Perhaps a slightly better distinction than SIU/SUD is calling these kernel-like parts and non-kernel parts, of the system? I see this similar to how you'd probably use a sandbox when developing a kernel module, even if your kernel allows dynamically reloading kernel modules. Seems like this space needs more exploration - like how do you identify the parts that you shouldn't live reload, and how you pin these..
Can I make a similar claim for Unix? 🙂 We know how to identify the parts that can't reuse things: processes that don't use the same shared libraries. I think both are reasonable points, but they're bolted on to the underlying uniformity. So they provide apology but don't really address the two criticisms above.

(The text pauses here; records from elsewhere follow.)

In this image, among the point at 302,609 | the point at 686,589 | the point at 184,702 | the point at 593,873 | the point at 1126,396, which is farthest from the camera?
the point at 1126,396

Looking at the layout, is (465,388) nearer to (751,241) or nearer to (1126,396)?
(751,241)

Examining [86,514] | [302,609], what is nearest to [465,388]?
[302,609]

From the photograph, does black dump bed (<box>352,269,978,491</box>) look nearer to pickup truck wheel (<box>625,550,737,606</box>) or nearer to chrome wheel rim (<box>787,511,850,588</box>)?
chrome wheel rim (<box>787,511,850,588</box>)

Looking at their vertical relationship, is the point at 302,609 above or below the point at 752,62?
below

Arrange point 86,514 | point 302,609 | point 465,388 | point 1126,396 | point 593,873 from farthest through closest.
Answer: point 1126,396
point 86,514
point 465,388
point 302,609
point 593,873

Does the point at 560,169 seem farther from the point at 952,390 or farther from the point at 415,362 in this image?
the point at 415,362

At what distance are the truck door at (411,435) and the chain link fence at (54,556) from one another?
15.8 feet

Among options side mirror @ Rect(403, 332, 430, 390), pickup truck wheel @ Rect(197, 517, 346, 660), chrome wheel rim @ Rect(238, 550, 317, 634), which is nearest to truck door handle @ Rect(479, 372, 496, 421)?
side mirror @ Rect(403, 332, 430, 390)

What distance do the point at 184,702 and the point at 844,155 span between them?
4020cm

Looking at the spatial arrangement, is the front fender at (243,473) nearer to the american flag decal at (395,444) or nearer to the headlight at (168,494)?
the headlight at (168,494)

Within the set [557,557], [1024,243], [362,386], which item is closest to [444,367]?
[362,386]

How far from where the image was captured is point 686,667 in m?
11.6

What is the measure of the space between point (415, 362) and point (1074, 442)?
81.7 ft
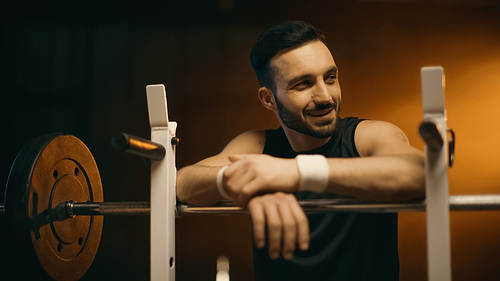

Here's a relevant paragraph from the paper I've been working on, that I wrote before this thread. I'm curious if anybody here would quibble with it.
Mu's strategies borrow much from past work. For example, Forth systems emphasize parsimonious dependencies but give up on safety in the process. Smalltalk systems emphasize safety while exposing a large fraction of their internals. However, there usually remains a kernel that requires exiting Smalltalk to modify. Lisp Machines built up all the way from custom hardware while remaining safe. Lisp, Forth and Smalltalk all emphasize uniform notation, though they also have strong and divergent opinions on what that notation should be. While they all expose their internals to modification in various structured ways, it seems easy for small modifications to their internals to cause regressions both subtle and catastrophic. Modification requires expertise of all the scenarios their environments are designed to handle, expertise that can only be obtained out of band from the tools themselves.
s
@Kartik Agaram re analogy - ah I see! Agree that 'more is needed'. Protections around Smalltalk's powerful meta-features has definitely been brought up but never really fixed afaik.